***NEW UPDATE HERE- May 2013***
Jackie French's writing career spans 20 years, 148 wombats, over 140 books, 36 languages, 3,721 bush rats, over 60 awards in Australia and overseas, mobs of possibly insane lyrebirds, 'Burke's Backyard' TV segments, radio shows, newspaper and magazine columns, theories of pest and weed ecology and 27 shredded back doormats. The doormats are the victims of the wombats who require constant appeasement in the form of carrots, rolled oats and wombat nuts, which is one of the reasons for her prolific output: it pays the carrot bills.
Jackie wrote her first children's book `Rainstones' in a desperate attempt to earn $106.40 to register her car, while living in a shed with a wallaby called Fred, a black snake called Gladys and a wombat called Smudge. It was described by the editor at HarperCollins as the messiest, worst spelt manuscript they'd ever received. The messiest was due to Smudge the wombat who left his droppings on the typewriter every night; the spelling was due to the fact she is dyslexic. She recommends all beginning writers to misspell their first book with a wombat damaged typewriter - at least that way it stands out of the pile! The book was accepted (also shortlisted for the NSW Premier's Award and CBC Younger Reader's Book of the Year).
In the same fortnight she was offered a regular column in a newspaper and a farming magazine and discovered that writing books, articles and columns was easier than hauling manure in the old green truck to feed the peach trees while counting the wasps that parasitised the pear and cherry slug.
Jackie has been a full time writer and wombat negotiator ever since.
Jackie is one of the few writers to win both literary and children's choice awards, as with Hitler's Daughter, which as well as a decade on most of Australia’s kid’s choice award shortlists won the 2000 CBC Book of the Year for Younger Readers, the UK Wow! Award, a Semi Grand Priz Award in Japan and has been listed as a "blue ribbon' book in the USA. Monkey Baa’s production of Jackie French’s Hitler’s Daughter: the play won both the Helpman and Drover’s Awards and will open on Broadway in the 2012/13 season as well as tour the UAS and Canada. Diary of a Wombat, created with Bruce Whatley, is one of Australia’s best loved picture books. It has been on bestseller lists across the world, with a still increasing number of awards and translations.
Jackie’s vast body of work now contains both fictional and non fictional accounts of the last 60,000 years of Australian history, with books like Tom Appleby: Convict boy; The Night They Stormed Eureka and the forthcoming Dingo: the dog who conquered a continent. Her non-fiction also includes an eight volume history of Australia for young people (The Dinkum History series) as well as The Secret World of Wombats and other works of natural history.

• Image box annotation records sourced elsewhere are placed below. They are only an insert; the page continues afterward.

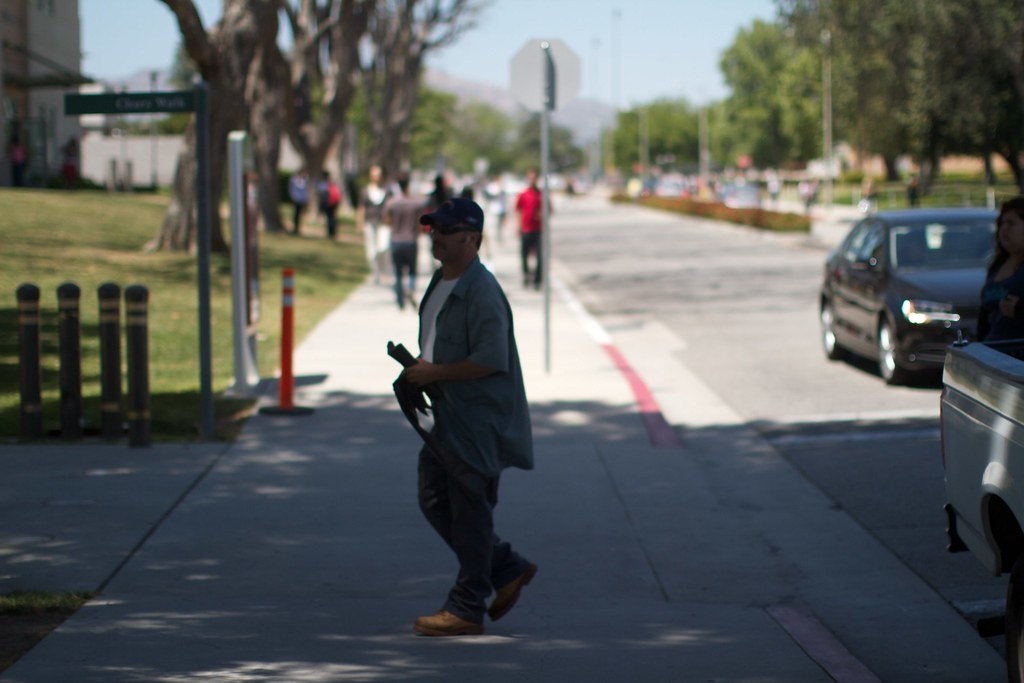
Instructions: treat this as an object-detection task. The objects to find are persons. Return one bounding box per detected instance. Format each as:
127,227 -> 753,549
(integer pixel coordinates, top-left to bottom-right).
401,197 -> 539,634
512,167 -> 554,288
289,156 -> 507,309
628,166 -> 926,215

Jackie is the ACT Children’s Ambassador, 2011 Federal Literacy Ambassador, patron of Books for Kids, YESS, the Moruya Harvest Festival, and joint patron of Monkey Baa Theatre for Young People with Susanne Gervais and Morris Gleitzman. She is also a director of The Wombat Foundation that raises funds for research into the preservation of the endangered northern hairy nosed wombat.

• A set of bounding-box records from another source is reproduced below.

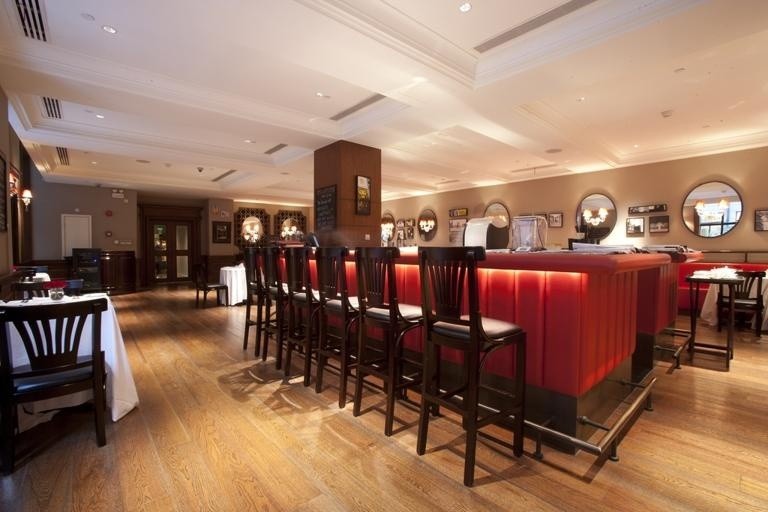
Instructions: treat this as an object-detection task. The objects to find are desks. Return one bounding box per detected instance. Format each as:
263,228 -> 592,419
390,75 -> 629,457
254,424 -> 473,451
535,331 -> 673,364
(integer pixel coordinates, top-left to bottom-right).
219,265 -> 247,306
0,273 -> 139,472
684,276 -> 744,367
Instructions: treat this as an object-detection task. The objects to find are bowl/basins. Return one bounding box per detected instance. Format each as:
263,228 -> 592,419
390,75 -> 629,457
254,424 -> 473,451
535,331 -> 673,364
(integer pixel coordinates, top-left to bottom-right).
49,287 -> 64,299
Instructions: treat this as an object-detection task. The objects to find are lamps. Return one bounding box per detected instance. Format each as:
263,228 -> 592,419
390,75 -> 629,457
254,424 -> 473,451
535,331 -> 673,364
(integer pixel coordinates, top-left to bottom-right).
19,189 -> 33,211
111,188 -> 125,199
9,170 -> 19,196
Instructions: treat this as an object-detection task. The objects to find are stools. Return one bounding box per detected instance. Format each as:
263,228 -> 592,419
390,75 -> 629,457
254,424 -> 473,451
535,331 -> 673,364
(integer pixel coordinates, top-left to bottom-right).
313,244 -> 369,410
353,245 -> 437,438
257,247 -> 307,370
281,246 -> 341,387
241,246 -> 289,357
416,244 -> 526,485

Jackie is a passionate advocate of help for children with learning difficulties (Jackie is dyslexic) as well as the conservation of wildlife and our planet. For nearly 40 years she has studied the species in the bush where she lives, with publications ranging from scientific articles on wombat ecology or endangered species to her ground breaking books on theories and practices for pest and weed ecology and more popular books on subjects like backyard self sufficiency.
Jackie and her husband Bryan run an experimental orchard of over 800 fruit trees, with more than 272 kinds of fruit, as well as preserving as many rare varieties of fruit as possible as government collections of fruit and vegetables are shut down. The orchards and gardens are run as experiments not just in pest and weed control, but to show how farming can coexist with wildlife.

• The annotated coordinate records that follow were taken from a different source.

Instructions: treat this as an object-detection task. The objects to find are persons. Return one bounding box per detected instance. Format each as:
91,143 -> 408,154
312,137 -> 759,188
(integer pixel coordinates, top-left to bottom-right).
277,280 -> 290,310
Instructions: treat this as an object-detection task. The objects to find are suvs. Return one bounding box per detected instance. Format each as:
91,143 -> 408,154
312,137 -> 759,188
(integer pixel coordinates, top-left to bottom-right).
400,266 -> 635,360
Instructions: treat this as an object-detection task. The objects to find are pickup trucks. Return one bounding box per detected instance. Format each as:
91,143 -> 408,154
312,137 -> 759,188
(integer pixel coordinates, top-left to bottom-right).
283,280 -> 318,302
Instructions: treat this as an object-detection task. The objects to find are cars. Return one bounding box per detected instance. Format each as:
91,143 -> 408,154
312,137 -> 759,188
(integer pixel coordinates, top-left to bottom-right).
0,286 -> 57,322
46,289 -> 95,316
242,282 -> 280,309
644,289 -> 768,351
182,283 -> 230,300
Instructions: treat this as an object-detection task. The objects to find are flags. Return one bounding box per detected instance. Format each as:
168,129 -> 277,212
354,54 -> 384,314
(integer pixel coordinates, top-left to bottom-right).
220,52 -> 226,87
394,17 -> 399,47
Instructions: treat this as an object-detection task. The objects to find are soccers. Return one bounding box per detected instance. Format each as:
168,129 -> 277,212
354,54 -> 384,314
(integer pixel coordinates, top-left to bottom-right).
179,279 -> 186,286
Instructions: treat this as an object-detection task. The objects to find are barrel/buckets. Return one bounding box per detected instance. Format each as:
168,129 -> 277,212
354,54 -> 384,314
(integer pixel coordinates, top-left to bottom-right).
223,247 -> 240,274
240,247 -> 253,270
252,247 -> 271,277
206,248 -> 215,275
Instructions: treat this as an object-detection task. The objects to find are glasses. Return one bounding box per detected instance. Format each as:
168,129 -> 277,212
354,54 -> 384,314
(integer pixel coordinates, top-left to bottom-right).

Jackie writes columns for the Canberra Times, Australian Women’s Weekly, Earthgarden Magazine, Australian Wellbeing and Gardening Australia. Her latest books include A Waltz for Matilda, Nanberry: Black Brother White, Christmas Wombat with forthcoming books including A Day to Remember: the story of Anzac day, with Mark Wilson, and Pennies for Hitler, a sequel to the themes in Hitler’s daughter.
Jackie and her husband Bryan live in the Araluen valley, a deep valley on the edge of the Deua wilderness area, in a stone house they built themselves, with a home made waterwheel as well as solar panels to power their house (and computers). Their garden rambles over about 4 hectares, and there is never a time when there aren't basketsful of many kinds of fruit to pick.